Avec une inflation faible et la force persistante du franc, la baisse du taux directeur de la BNS pourrait se poursuivre jusqu’en territoire négatif. Elle soulagerait les emprunteurs mais compliquerait la recherche de performance des investisseurs
L’information vous aura peut-être échappé dans le tumulte des élections américaines: le nouveau président de la Banque nationale suisse (BNS), Martin Schlegel, n’exclut pas un retour aux taux d’intérêt négatifs. Bien que cette option ne soit pas envisagée dans l’immédiat, la question mérite d’être posée: un retour à un environnement de taux négatifs est-il vraiment plausible, et quel en serait l’impact?
La BNS a déjà abaissé son taux directeur à trois reprises cette année, le faisant passer de 1,75% en janvier à 1% en septembre. Cette tendance baissière pourrait bien se poursuivre: les marchés financiers anticipent en effet une nouvelle baisse d’au moins 0,75% d’ici à septembre 2025, plaçant ainsi le taux juste au-dessus de zéro, soit entre 0% et 0,25%.
Ce seuil laissera peu de marge de manœuvre à la BNS au second semestre de l’année prochaine, ce qui pourrait pousser la banque nationale à envisager des mesures non conventionnelles, tel un retour aux taux négatifs.
Pourquoi un retour aux taux négatifs?
Tout d’abord, il est important de noter que si l’inflation atteignait 2,5% en 2023, elle a considérablement diminué depuis, s’établissant à seulement 0,6% en glissement annuel en octobre. De plus, la Suisse vient de connaître cinq mois consécutifs d’inflation nulle ou négative, une situation inédite depuis 2020.
Dans ce contexte, un retour aux taux d’intérêt négatifs pourrait constituer un levier pour stimuler l’économie et éviter une déflation prolongée. En effet, cette politique monétaire permettrait d’encourager les investissements et la consommation, tout en empêchant une éventuelle spirale déflationniste qui nuirait à la croissance économique du pays.
L’impact du franc fort face à l’euro
Un autre facteur qui pourrait inciter la BNS à baisser les taux sous le seuil de zéro est la force persistante du franc suisse par rapport à l’euro. Les marchés financiers anticipent entre cinq et six baisses de taux d’ici à septembre 2025 de la part de la Banque centrale européenne (BCE), à raison de -0,25% par réduction, contre seulement trois baisses pour la BNS.

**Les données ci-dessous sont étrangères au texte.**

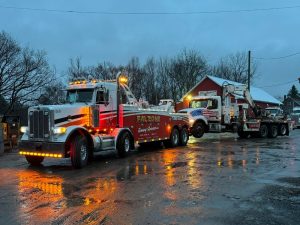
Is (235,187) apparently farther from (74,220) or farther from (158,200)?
(74,220)

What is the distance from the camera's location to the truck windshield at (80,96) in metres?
16.3

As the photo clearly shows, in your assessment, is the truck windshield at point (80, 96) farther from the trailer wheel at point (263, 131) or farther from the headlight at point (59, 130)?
the trailer wheel at point (263, 131)

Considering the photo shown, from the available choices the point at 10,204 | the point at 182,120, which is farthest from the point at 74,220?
the point at 182,120

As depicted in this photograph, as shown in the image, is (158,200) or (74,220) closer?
(74,220)

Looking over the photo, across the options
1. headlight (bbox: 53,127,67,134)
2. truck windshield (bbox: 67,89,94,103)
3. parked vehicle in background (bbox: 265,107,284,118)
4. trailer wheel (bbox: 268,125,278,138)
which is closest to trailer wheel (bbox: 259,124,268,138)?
trailer wheel (bbox: 268,125,278,138)

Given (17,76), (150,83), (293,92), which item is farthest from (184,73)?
(293,92)

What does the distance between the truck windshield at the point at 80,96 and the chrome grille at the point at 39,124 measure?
6.32ft

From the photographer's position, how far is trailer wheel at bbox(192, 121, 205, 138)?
28.5 m

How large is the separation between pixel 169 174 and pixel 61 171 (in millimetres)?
3581

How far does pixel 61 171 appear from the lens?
13.6 metres

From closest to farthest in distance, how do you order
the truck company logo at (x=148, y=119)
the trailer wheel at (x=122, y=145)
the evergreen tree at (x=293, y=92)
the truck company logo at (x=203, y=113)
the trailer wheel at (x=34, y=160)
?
the trailer wheel at (x=34, y=160)
the trailer wheel at (x=122, y=145)
the truck company logo at (x=148, y=119)
the truck company logo at (x=203, y=113)
the evergreen tree at (x=293, y=92)

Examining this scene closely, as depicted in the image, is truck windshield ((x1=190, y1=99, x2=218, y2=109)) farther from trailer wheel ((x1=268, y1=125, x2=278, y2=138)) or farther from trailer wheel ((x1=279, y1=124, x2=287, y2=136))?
trailer wheel ((x1=279, y1=124, x2=287, y2=136))

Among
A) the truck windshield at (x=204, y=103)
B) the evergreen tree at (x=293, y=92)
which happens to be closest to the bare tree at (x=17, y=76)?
the truck windshield at (x=204, y=103)

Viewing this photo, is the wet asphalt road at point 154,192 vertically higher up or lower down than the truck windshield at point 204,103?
lower down
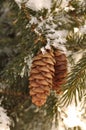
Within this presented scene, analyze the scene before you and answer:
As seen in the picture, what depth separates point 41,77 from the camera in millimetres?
1083

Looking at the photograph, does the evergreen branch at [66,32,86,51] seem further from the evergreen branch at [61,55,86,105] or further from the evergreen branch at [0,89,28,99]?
the evergreen branch at [0,89,28,99]

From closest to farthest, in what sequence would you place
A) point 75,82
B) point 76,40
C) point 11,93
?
1. point 75,82
2. point 76,40
3. point 11,93

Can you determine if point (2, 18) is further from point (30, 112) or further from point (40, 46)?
point (40, 46)

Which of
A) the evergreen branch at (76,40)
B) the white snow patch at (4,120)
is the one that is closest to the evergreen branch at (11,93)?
the white snow patch at (4,120)

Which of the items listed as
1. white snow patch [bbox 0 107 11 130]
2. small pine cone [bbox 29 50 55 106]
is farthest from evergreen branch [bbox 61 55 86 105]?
white snow patch [bbox 0 107 11 130]

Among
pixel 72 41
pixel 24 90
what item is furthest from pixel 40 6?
pixel 24 90

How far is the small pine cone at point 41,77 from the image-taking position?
3.50ft

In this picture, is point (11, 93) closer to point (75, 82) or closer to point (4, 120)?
point (4, 120)

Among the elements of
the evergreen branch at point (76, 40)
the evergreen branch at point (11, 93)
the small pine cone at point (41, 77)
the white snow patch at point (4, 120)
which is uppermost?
the evergreen branch at point (76, 40)

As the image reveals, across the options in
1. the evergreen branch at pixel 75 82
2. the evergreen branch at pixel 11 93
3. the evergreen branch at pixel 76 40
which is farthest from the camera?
the evergreen branch at pixel 11 93

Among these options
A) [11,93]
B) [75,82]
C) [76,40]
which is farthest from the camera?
[11,93]

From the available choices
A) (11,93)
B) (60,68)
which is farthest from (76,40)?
(11,93)

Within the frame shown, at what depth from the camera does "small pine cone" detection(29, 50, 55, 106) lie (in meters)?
1.07

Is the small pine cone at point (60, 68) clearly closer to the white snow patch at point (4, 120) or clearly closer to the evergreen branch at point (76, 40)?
the evergreen branch at point (76, 40)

Si ces prévisions se confirment, le différentiel de taux entre la Suisse et la zone euro devrait diminuer et, par voie de conséquence, renforcer le franc suisse.
Les effets d’un retour aux taux négatifs
Un éventuel retour aux taux négatifs pourrait avoir des effets contrastés. Du côté des emprunteurs, notamment les détenteurs d’hypothèques et les entreprises, cette mesure réduirait leurs coûts d’emprunt et de financement. En revanche, les investisseurs et les caisses de prévoyance auraient plus de difficulté à assurer le rendement minimum de 1% imposé par la LPP, à moins d’accroître leur prise de risques.
Une décision incertaine mais envisageable
La possibilité d’un retour aux taux d’intérêt négatifs par la BNS reste incertaine mais plausible. L’inflation, la force du franc suisse et les stratégies monétaires de la BCE sont autant de variables qui détermineront la décision finale de la banque nationale. Une chose est sûre toutefois: un retour aux taux négatifs ne sera pas sans conséquences, et la BNS devra en soupeser soigneusement les avantages et les inconvénients avant de s’engager dans cette voie.